How to manage an exit interview

Aspire To Aspire

So a member of your team has decided to move on…

It happens. No matter how great your organisation is to work for, and no matter what benefits your company offers, it’s an unavoidable part of business. However, there is one last chance to get something constructive out of your co-worker: the exit interview.

Here are some of our top tips to help you avoid any exit interview awkwardness, and make the most of them for your company:

 

Don’t treat it like a box-ticker

Never bothered with exit interviews? You could be making a big mistake.

First and foremost, they are an ideal opportunity for you to learn where improvements can be made within your organisation. Don’t pass it up.

Although not every one you’re involved in is likely to change the face of your company dramatically, finding out how soon-to-depart staff really feel about your organisation could help improve company culture, working environment and even internal systems. And it could contribute to staff retention along the way.

 

Don’t be defensive

To get the most out of an exit interview, you need to be open to criticism.

Exit interviews give you the opportunity to uncover real feedback (as opposed to the prompted answers you might see in internal surveys, for example). And real feedback can often come with a not-unhealthy dose of criticisms, which, if not fully embraced, should at least be carefully heard and taken on board.

Getting defensive or contradicting your leaver’s concerns will only make things more uncomfortable for everyone involved.

 

Listen

No matter how shy or retiring the exiting employee is, try and encourage them to take the lead.

Resist the temptation to over-prompt or second-guess their answers. The best exit interviews are like confidential conversations, and the more you loosen the reigns and let the other party speak, the more it will benefit your business in the long run.

Listen to every word they have to say and make notes where possible. Trust us, it’ll be worth it.

 

Have a clear idea of your questions

Always ensure that you’ve thoroughly prepared for proceedings as much as possible. Getting your questions ready in advance will help everything run smoothly.

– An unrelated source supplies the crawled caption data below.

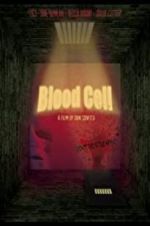 Watch Blood Cell 123movies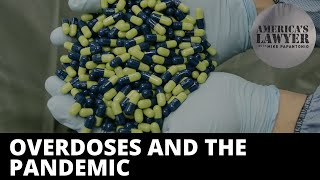 Drug Overdoses Spike During Pandemic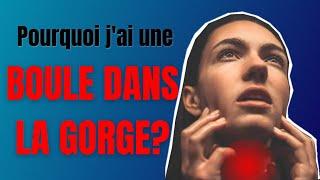 Pourquoi j'ai une BOULE DANS LA GORGE? Gorge serrée, oppression dans la poitrine, souffle bloqué ...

Try and ask open questions, wherever possible, to allow for flowing discussing and avoid a reliance on the ‘who’. The ‘why’ is far more important.

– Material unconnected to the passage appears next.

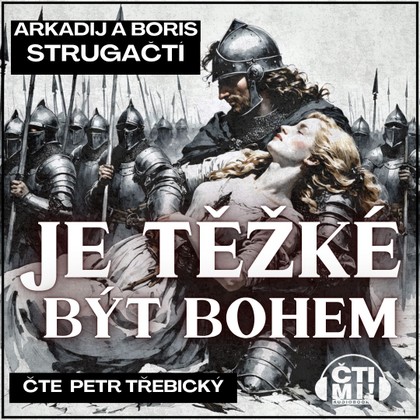 Mluvené slovo Je těžké být bohem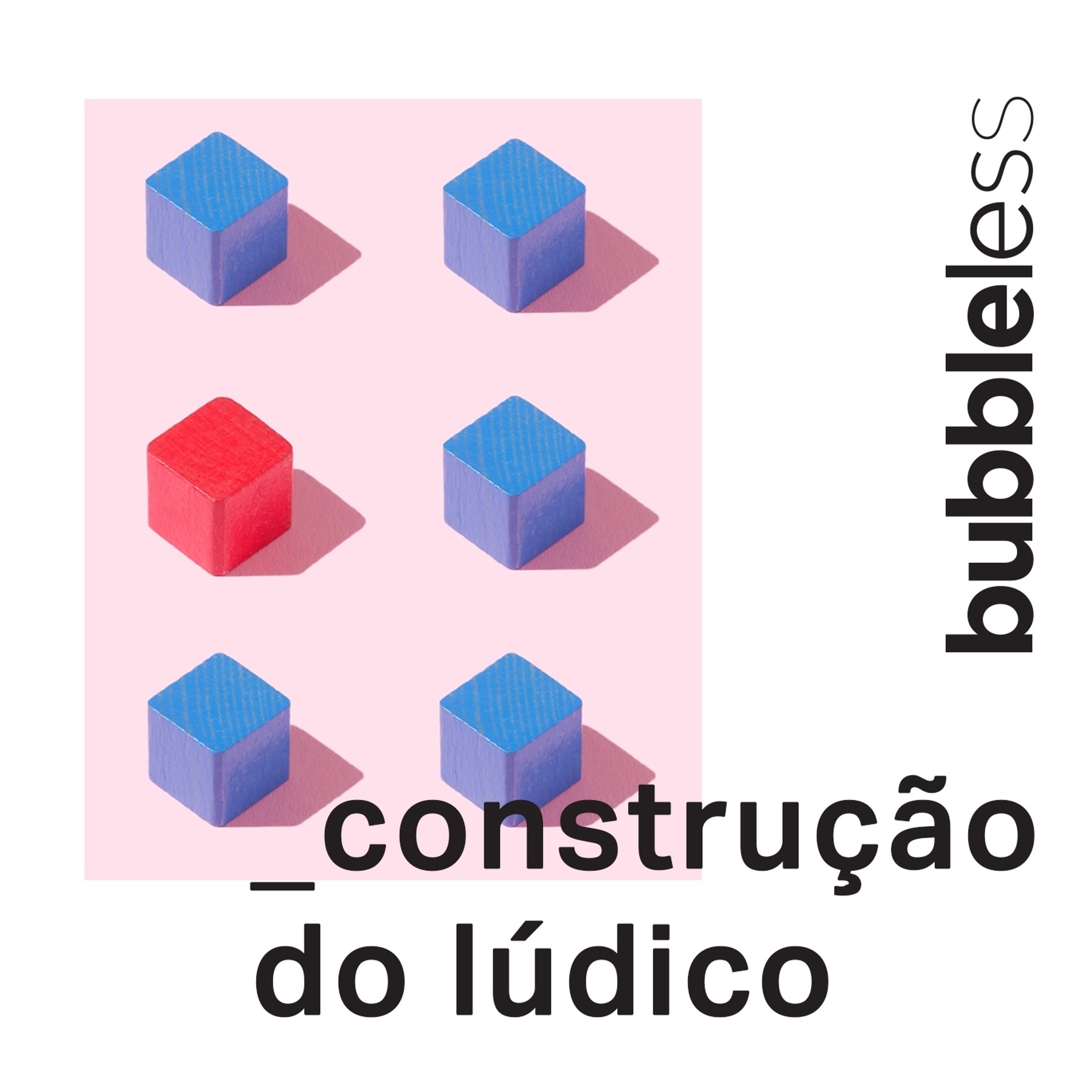 Bubbleless podcast #4 - Construção do Lúdico episode artwork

Good questions to ask at an exit interview include:

  • What is your main reason for leaving?
  • What are the positives of your new role?
  • What could we have done that may have convinced you to stay?
  • How did you find communication within your team?
  • Would you consider coming back to work with us, if the situation were right?

 

Have the right people there

Always ensure you pick the right personnel to help carry out proceedings.

Having an HR representative or Head of Personnel present, for example, is definitely a wise move. However, if you’re considering bringing anyone who worked closely with the leaving party into proceedings, approach with caution.

Not only could they have a difficult or fractured relationship you’re unaware of, they also have current links to a former team member. If confidentiality being compromised is even remotely in jeopardy, it’s probably best to keep the numbers down.

 

Use their knowledge

Never underestimate the importance of an outgoing employee. The knowledge they have of the industry, the personal connections they’ve made and the challenges they’ve faced doing the job day-in, day-out could be invaluable when it comes to making sure their replacement settles in.

Encourage staff members to talk through their handovers in more depth, covering everything off so you can monitor its effectiveness.

Most soon-to-be-ex employees are more than happy to share their infinite wisdom, and it can often lead to a more positive and relaxed environment for the interview as a whole.

 

Think about how they affect your current employees

People leaving in acrimonious circumstances is never a good look, especially if they still have friends left on your payroll.

The more compassionate and empathetic you are, the more likely it is that your current staff will view the process favourably. The more favourably everyone views the process, the more likely it is that subsequent interviews will provide you with proper feedback. It’s a win-win situation.

 

Learn from them

Finally, whatever the outcome of an exit interview, don’t bury your head in the sand.

It’s all very well letting your staff members say their piece as they walk out the door, but without properly acting on the feedback you receive, you’re missing out on a vital opportunity to make your organisation better.

Perhaps more importantly, don’t be satisfied with restricting your learnings to exit interviews. Try and position your company as approachable and open to feedback as possible in everyday working life, whether it’s with regular surveys and questionnaires, or even informal forums to get issues out in the open.

Remember: if you’re only asking someone’s reasons for leaving as they walk out the door, then it’s already too late. Don’t lose good members of staff by treating their opinions as an afterthought.